Now (in 2.9.1) it passed but (if just found why) it is due to fact that  the Clone method
now is different the code  in Java.
In java it is:
  public Object clone() {
    DisjunctionMaxQuery clone = (DisjunctionMaxQuery)super.clone();
    clone.disjuncts = (ArrayList)this.disjuncts.clone();
    return clone;
  }

In Lucene.Net 2.9.1 it is:
         public override System.Object Clone()
        {
            DisjunctionMaxQuery clone = (DisjunctionMaxQuery) base.Clone();
            return clone;
        }

But in Lucene.Net 2.9.0 it was similar to java code.
        public override System.Object Clone()
        {
            DisjunctionMaxQuery clone = (DisjunctionMaxQuery) base.Clone();
            clone.disjuncts = (System.Collections.ArrayList) this.disjuncts.Clone();
            return clone;
        }

If you change  Clone method back as it is in java, test case will fail until you apply patch.

I don't know why in Lucene.Net 2.9.1 Clone method was modified.
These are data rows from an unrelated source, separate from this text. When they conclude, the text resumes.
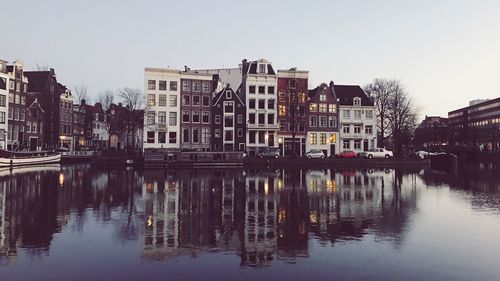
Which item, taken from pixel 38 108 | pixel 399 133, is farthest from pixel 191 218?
pixel 38 108

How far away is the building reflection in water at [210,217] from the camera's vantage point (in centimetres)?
1647

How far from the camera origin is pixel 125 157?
7681cm

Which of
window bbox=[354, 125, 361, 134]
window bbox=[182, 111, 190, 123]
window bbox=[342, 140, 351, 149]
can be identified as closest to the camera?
window bbox=[182, 111, 190, 123]

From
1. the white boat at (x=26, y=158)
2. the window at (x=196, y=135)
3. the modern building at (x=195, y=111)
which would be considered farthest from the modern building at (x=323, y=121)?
the white boat at (x=26, y=158)

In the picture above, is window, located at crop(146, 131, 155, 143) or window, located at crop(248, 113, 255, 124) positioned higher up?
window, located at crop(248, 113, 255, 124)

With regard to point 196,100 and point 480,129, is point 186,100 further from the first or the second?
point 480,129

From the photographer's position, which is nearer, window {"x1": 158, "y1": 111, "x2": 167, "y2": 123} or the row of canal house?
window {"x1": 158, "y1": 111, "x2": 167, "y2": 123}

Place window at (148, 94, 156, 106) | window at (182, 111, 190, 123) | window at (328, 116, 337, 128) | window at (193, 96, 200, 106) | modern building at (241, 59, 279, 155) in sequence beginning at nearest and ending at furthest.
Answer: window at (148, 94, 156, 106) < window at (182, 111, 190, 123) < window at (193, 96, 200, 106) < modern building at (241, 59, 279, 155) < window at (328, 116, 337, 128)

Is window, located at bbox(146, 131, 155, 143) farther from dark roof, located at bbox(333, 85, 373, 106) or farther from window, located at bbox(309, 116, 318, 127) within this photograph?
dark roof, located at bbox(333, 85, 373, 106)

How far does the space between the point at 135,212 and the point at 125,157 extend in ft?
179

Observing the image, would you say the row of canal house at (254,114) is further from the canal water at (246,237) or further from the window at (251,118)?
the canal water at (246,237)

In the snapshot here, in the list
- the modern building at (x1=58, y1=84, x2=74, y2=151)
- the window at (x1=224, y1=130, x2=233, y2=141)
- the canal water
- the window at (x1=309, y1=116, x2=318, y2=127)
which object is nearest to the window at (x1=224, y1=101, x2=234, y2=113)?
the window at (x1=224, y1=130, x2=233, y2=141)

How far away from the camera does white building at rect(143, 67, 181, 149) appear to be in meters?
84.2

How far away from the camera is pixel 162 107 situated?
280 ft
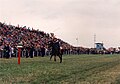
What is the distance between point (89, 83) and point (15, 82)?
308 cm

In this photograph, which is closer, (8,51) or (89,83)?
(89,83)

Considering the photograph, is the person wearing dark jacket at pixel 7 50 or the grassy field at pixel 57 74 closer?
the grassy field at pixel 57 74

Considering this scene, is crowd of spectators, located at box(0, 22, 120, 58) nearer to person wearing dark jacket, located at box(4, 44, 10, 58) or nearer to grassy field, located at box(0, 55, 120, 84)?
person wearing dark jacket, located at box(4, 44, 10, 58)

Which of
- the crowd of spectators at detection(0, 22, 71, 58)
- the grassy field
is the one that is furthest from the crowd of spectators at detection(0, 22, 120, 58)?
the grassy field

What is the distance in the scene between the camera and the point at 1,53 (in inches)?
1949

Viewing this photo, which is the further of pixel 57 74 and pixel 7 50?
pixel 7 50

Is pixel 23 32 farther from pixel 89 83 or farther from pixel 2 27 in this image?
pixel 89 83

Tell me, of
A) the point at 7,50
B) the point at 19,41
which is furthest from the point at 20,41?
the point at 7,50

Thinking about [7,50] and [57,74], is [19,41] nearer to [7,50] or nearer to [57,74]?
[7,50]

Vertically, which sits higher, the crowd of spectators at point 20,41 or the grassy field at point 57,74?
the crowd of spectators at point 20,41

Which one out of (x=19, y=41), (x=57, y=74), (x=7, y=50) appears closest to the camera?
(x=57, y=74)

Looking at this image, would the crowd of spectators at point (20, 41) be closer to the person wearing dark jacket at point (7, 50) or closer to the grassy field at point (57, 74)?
the person wearing dark jacket at point (7, 50)

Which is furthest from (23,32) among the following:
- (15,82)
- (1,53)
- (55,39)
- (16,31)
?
(15,82)

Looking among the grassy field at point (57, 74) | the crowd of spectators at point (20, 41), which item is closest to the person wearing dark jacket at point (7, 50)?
the crowd of spectators at point (20, 41)
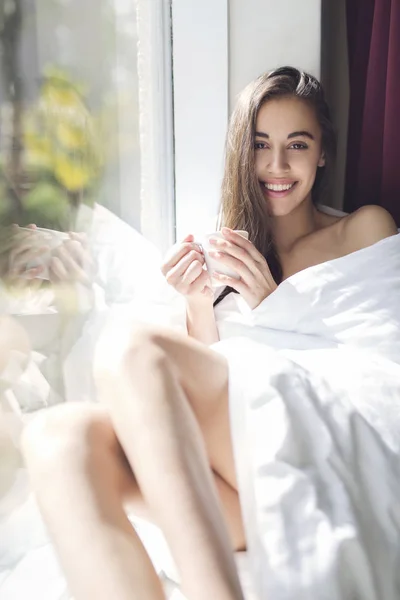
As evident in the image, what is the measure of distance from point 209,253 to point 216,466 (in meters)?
0.47

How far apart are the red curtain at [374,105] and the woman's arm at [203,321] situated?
1.62ft

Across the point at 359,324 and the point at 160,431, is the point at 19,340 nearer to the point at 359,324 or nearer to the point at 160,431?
the point at 160,431

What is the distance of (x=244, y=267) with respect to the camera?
1254 millimetres

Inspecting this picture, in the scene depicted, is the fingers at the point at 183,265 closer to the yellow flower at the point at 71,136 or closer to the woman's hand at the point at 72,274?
the woman's hand at the point at 72,274

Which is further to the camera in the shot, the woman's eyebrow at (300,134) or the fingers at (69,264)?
the woman's eyebrow at (300,134)

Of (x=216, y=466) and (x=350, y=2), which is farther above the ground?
(x=350, y=2)

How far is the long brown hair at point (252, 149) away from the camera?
1344mm

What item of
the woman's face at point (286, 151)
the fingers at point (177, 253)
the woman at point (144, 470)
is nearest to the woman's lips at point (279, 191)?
the woman's face at point (286, 151)

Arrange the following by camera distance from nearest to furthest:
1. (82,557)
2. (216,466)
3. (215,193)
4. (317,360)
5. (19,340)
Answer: (82,557), (19,340), (216,466), (317,360), (215,193)

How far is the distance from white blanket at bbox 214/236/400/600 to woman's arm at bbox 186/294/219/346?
278 millimetres

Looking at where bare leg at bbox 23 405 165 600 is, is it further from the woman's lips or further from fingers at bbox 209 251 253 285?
the woman's lips

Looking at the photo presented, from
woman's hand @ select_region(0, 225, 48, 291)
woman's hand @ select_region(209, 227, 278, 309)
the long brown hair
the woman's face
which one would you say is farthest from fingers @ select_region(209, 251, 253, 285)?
woman's hand @ select_region(0, 225, 48, 291)

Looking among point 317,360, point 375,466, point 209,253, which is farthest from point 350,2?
point 375,466

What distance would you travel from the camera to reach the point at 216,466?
0.92 m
But I think it is bad practice
to diverge from java until it is absolutely necessary ( and  in such a case it should be documented).

> java vs .Net GetHashCode and Equals for ArrayList 
> --------------------------------------------------
>
>                 Key: LUCENENET-284
>                 URL: https://issues.apache.org/jira/browse/LUCENENET-284
>             Project: Lucene.Net
>          Issue Type: Bug
>            Reporter: Andrei Iliev
>         Attachments: ArrayList.patch, ComparableListOfT.patch
>
>
> 1)In java the hash code of a list (and ArrayList) is defined to be the result of the
following calc:
> <code>
> hashCode = 1;
>   Iterator i = list.iterator();
>   while (i.hasNext()) {
>       Object obj = i.next();
>       hashCode = 31*hashCode + (obj==null ? 0 : obj.hashCode());
>   }
> </code>
> In .Net it hash code of object itself.
>  
> 2) In java two lists are defined to be equal if they contain the same elements in the
same order. 
> In .Net it compares the object references.